Ayer operaron a F. de la rodilla. Le quitaron la suya, que estaba "deshecha", en palabras del cirujano, y le pusieron una nueva, de algún tipo de plástico me imagino.
Lo hicieron temprano y rápido, a las ocho de la mañana. Pero luego la tuvieron en reanimación hasta las ocho de la tarde. Al parecer, es ese el protocolo. Entró al quirófano, me contó A., por su propio pie, y, según el cirujano de nuevo, se portó muy bien. Sus hijas tenían cierto miedo a que hubiese hablado más de la cuenta durante la operación, ya que la anestesia fue local. F., después de largos años cuidando enfermos, posee unos conocimientos médicos nada desdeñables, y además ha visto por la tele unas cuantas veces operaciones de esta clase, de rodilla y de cadera... Uno de sus nietos aventuró guasón que podríamos haberle dado un móvil para que fuese retransmitiendo la operación en directo... La vi un rato, recién llegada a su habitación. Me contó, muy gráficamente, las sensaciones durante la intervención, los golpes, que parecían de martillo, y el sonido áspero de las sierras...

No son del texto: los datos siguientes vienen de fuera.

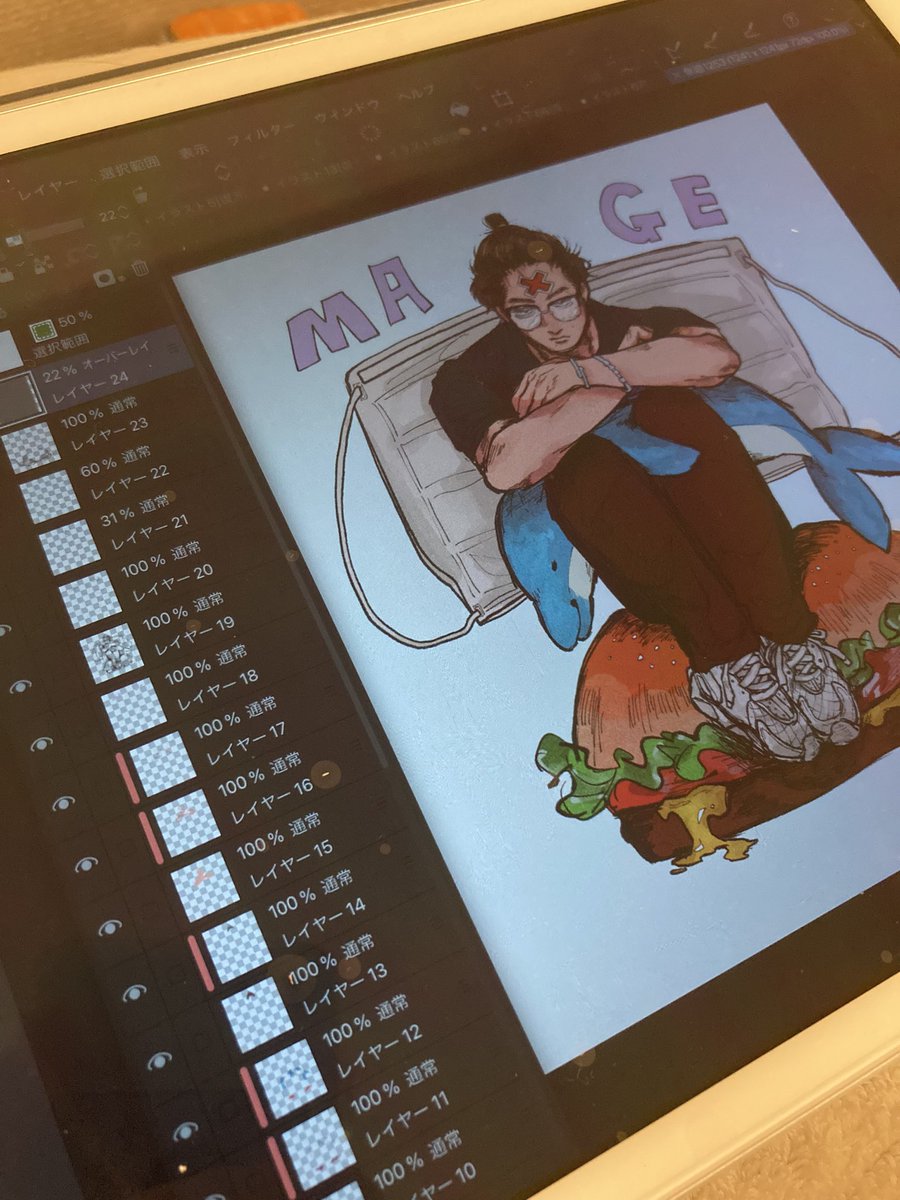 外村 すご アイビスのデータそのままクリスタに移動出来る レイヤーやば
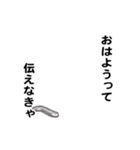 えっほ！アニサキス（個別スタンプ：12）
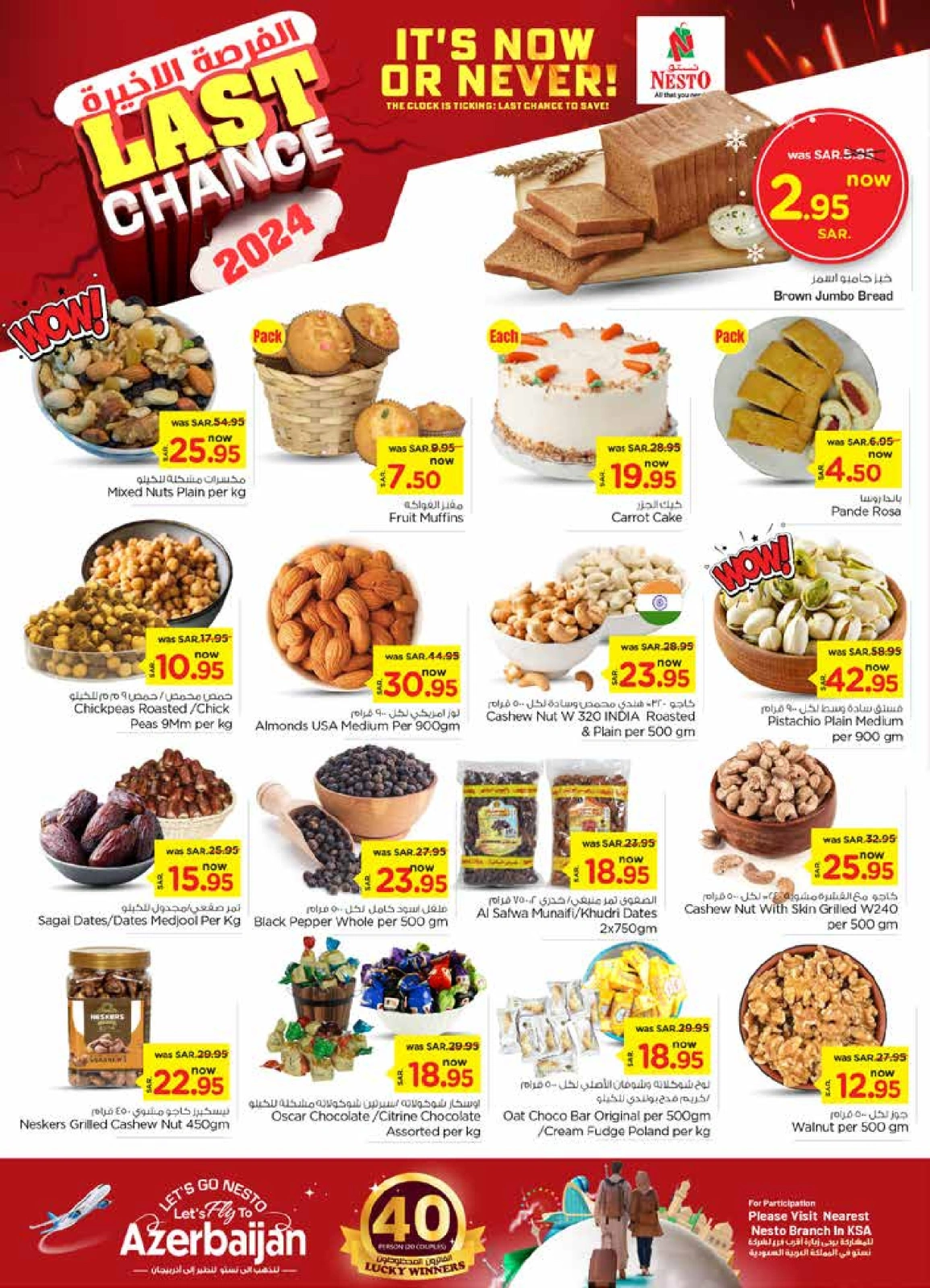 Page 4 |Last Chance Offers at Nesto Saudi Arabia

Con un vendaje aparatos cubriéndole toda la pierna, y una bolsa de hielo sobre la nueva rodilla, parecía un futbolista seriamente lesionado. Pero tenía muy buen aspecto, en absoluto cara de enferma, que era lo que más le preocupaba...
Luego, como A. se iba a quedar con ella a pasar la noche, acerqué a L. a su casa. Mientras salíamos del hospital, limpio, silencioso, de enfermeros amabilísimos y muy atentos, fuimos cantando la elegía de la sanidad pública:
"Cuando comiencen a fallarnos a nosotros las rodillas, que nos fallarán, ¿habrá todavía un lugar cómo este?, ¿habrá quien nos las cambie y nos las venga a curar?